Spare’s early life was rooted in the working-class neighborhoods of Snow Hill, Smithfield, and Kennington. Born into a family of modest means, his artistic talents bloomed early, catching the attention of the art world. A scholarship paved the way for him to study at the Royal College of Art in South Kensington, where his unique style began to take shape. In a departure from the academic norm, Spare’s art focused on clear lines, influenced by luminaries such as Charles Ricketts, Edmund Sullivan, and Aubrey Beardsley.
However, Spare was not content with merely mastering the visual arts. His intellectual curiosity led him to explore Theosophy and Western esotericism. This fascination brought him into contact with the infamous Aleister Crowley and his mystical order, A∴A∴. Despite a brief association, Spare developed his distinct occult philosophy, birthing a series of occult grimoires such as “Earth Inferno” (1905), “The Book of Pleasure” (1913), and “The Focus of Life” (1921).
Spare’s art, characterized by its clear lines and the exploration of monstrous and sexual themes, gained early recognition. In 1904, he became the youngest entrant at the Royal Academy summer exhibition, drawing attention from both critics and the press. His art magazine, “Form,” emerged during World War I, but it struggled to find its footing and eventually succumbed to poor reception.
The post-war years marked a significant shift for Spare. Drafted into the armed forces, he served as an official war artist, documenting the horrors of conflict. Following the war, Spare faced financial struggles, moving through various working-class neighborhoods in South London.

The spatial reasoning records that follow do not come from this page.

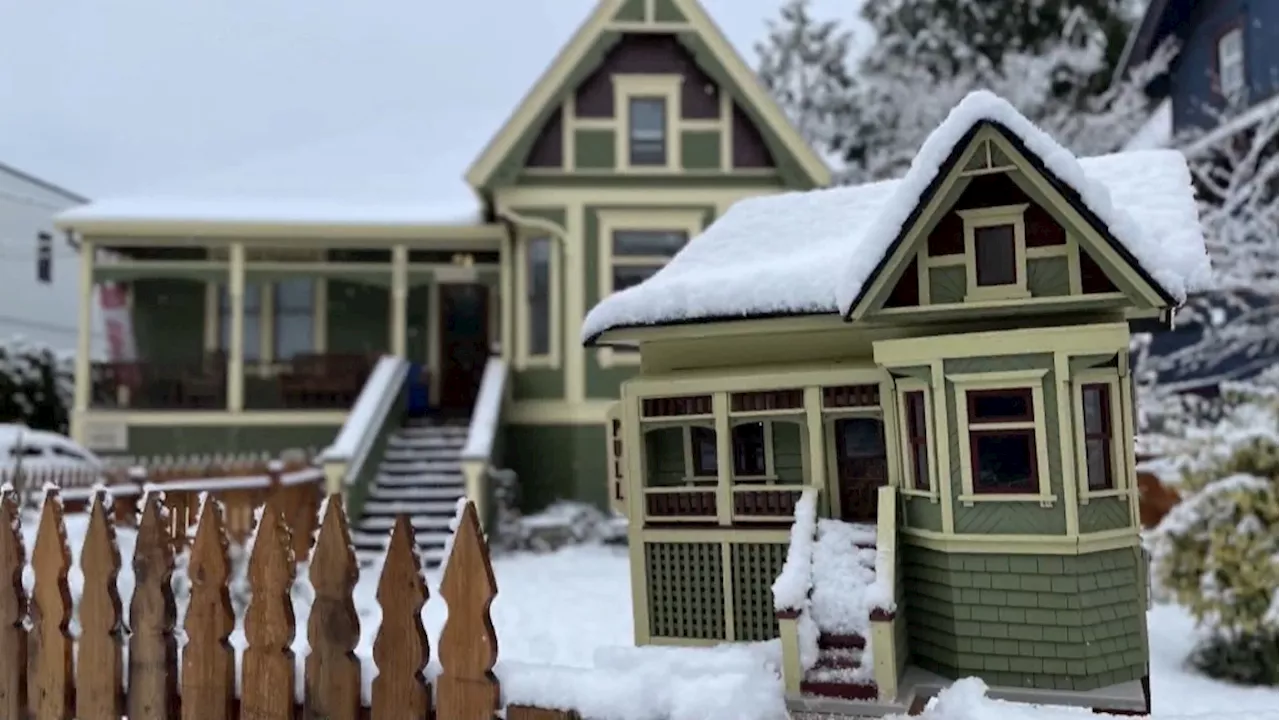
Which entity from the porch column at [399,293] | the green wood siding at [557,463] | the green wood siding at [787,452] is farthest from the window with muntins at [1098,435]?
the porch column at [399,293]

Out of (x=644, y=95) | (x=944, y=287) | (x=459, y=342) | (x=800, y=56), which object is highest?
(x=800, y=56)

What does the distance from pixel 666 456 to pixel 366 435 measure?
881 centimetres

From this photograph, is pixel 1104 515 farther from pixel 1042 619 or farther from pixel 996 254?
pixel 996 254

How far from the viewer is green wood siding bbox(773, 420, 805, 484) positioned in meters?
5.18

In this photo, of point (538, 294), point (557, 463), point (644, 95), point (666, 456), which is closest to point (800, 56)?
point (644, 95)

Despite living in poverty, he continued to exhibit his work, maintaining a tenuous connection to the art world.
Spare’s spiritual legacy found a torchbearer in his friend Kenneth Grant, a Thelemite author, who kept the flame of his esoteric beliefs alive in the latter part of the 20th century. The influence of Spare’s sigilization techniques resonated in the chaos magic movement and Thee Temple ov Psychick Youth.
The 1930s saw surrealism take center stage in London’s art scene, prompting a renewed interest in Spare’s work. Critics and the press revisited his creations, recognizing them as early precursors to surrealist imagery. Unfortunately, the Blitz during World War II cost Spare his home, plunging him into relative obscurity in the post-war years. However, his art experienced a resurgence in the 1970s, coinciding with a revival of interest in art nouveau in Britain.
Spare’s personal life was marked by complexity. His marriage to Eily Gertrude Shaw in 1911 brought forth tension, as she struggled to understand his intellectual and artistic pursuits. Despite the challenges, Spare continued to produce notable works, including “The Book of Pleasure,” which delved into his mystical ideas about the human psyche and the unconscious mind.
In the crucible of World War I, Spare found himself conscripted into the Royal Army Medical Corps. As an acting staff-sergeant, he contributed to the war effort by illustrating the conflict, adding another layer to his multifaceted artistic legacy.
Austin Osman Spare’s life was a tapestry woven with threads of art, mysticism, and a relentless pursuit of the unknown. From the vibrant energy of his early exhibitions to the obscurity of his later years, Spare’s journey embodies the enigmatic intersection of creativity and the occult in the tapestry of 20th-century London.